BEGIN Text section

- Directed by: Vladimir Menshov
- Written by: Vladimir Menshov Vitaliy Moskalenko Andrei Samsonov
- Produced by: Vladimir Dostal Alexander Litvinov
- Starring: Valery Garkalin Vera Alentova Inna Churikova Igor Ugolnikov
- Cinematography: Vadim Alisov
- Music by: Timur Kogan
- Production company: Mosfilm
- Release date: 1995;
- Running time: 136 minutes
- Country: Russia
- Language: Russian

= Shirli-myrli =

Shirli-myrli (Ширли-мырли, also released as What a Mess!) is a 1995 farce comedy film of the early post-soviet era directed by Vladimir Menshov. Centered around a pursued con man, who steal a huge diamond. The movie, among other things, satirizes chauvinism, antisemitism and other ethnic tensions in 1990s Russia. Valery Garkalin plays multiple roles as identical twins who were raised believing they belonged to different cultures and races, looking down at one another's.

==Plot summary==
While Russian miners are digging in the diamond mine, Unpromising, in Yakutia, an enormous diamond is found. It is called The Savior of Russia, and officials declare that the sale of the diamond could pay off the national debt, as well as pay for a three-year-long vacation in the Canary Islands for every citizen of the Russian Federation.

While the diamond is being transported to Moscow (by Antonov An-124 Ruslan) it is stolen by crime boss Kozulskiy (Armen Dzhigarkhanyan), who is then robbed by professional thief Vasiliy Krolikov (Valery Garkalin).

For the remainder of the film, the plot revolves around Krolikov, a con man raised as a Russian, and his two other identical multiple birth brothers; one was raised as a Jew to become a world-famous musician, another as a Russian Roma to become a Romani tabor chief and a member of Russian parliament. Krolikov is pursued by Kozulskiy's mafia and two militsiya officers - Captain Jean-Paul Piskunov (Igor Ugolnikov), and an unnamed lieutenant (Sergey Batalov). At the end of the film, it is revealed that there is a fourth brother, raised as an African American (also played by Garkalin), meaning that the brood is actually quadruplets.

==Cast==
- Valery Garkalin as Vasily Krolikov / Innokentiy Shniperson / Roman Almazov / Patrick Crolikow
- Vera Alentova as Carol Abzats / Zemfira Almazova / Lusiena Krolikova / Whitney Crolikow
- Inna Churikova as Praskoviya Krolikova, Krolikov's supposed mother and the quadruplets's aunt
- Armen Dzhigarkhanyan as Kozyulski, the crime boss nicknamed "Godfather"

END Text section

**To-do list**
1 - Answer these questions using the Shirli-myrli film article:
(a) Who wrote the music for the film?
(b) What name is given to the enormous diamond found in Yakutia?
(c) Which actor plays Captain Jean-Paul Piskunov?
2 - Resume the Shirli-myrli film article from its last line, keeping the format of its cast list.

BEGIN Recorded information

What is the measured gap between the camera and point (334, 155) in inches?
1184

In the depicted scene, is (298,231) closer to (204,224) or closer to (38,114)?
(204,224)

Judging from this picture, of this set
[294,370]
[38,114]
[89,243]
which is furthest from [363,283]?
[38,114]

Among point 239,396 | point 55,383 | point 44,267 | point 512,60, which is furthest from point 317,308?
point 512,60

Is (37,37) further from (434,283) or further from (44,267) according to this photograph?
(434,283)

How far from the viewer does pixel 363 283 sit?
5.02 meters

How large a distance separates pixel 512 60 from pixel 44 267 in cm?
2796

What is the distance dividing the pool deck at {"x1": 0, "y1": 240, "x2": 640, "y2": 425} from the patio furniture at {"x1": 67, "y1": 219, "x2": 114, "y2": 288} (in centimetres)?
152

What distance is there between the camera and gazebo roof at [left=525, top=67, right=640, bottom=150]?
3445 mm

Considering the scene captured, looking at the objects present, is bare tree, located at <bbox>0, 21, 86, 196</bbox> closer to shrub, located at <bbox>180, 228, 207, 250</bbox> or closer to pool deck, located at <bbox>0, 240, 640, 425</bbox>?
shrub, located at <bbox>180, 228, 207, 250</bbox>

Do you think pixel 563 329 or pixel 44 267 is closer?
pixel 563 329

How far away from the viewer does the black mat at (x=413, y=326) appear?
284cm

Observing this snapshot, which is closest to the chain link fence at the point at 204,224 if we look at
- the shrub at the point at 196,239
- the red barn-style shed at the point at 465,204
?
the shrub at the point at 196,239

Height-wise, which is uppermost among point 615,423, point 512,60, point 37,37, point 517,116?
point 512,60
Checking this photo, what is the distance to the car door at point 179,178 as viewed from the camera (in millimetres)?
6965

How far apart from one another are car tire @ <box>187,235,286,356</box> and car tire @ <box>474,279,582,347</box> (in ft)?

END Recorded information

**Answers for the exercise**
1 -
(a) Timur Kogan
(b) The Savior of Russia
(c) Igor Ugolnikov

2 -
- Igor Ugolnikov as Captain Jean-Paul Piskunov, Militsiya special investigator
- Sergey Batalov as the militsiya lieutenant and Piskunov's assistant
- Leonid Kuravlyov as the US Ambassador to Russia
- Lyubov Polishchuk as Jennifer, US Ambassador's wife and collector of Russian folklore
- Oleg Tabakov as Sukhodrishchev, a rowdy drunkard
- Aleksandr Voroshilo as Kozma, Shniperson's admirer
- Nonna Mordyukova as the Female Registry Office official
- Sergei Artsibashev as the Male Registry Office official
- Arkadi Koval as the TV Announcer
- Yevgeni Aleksandrov as the TV journalist (voiced by Sergey Bezrukov)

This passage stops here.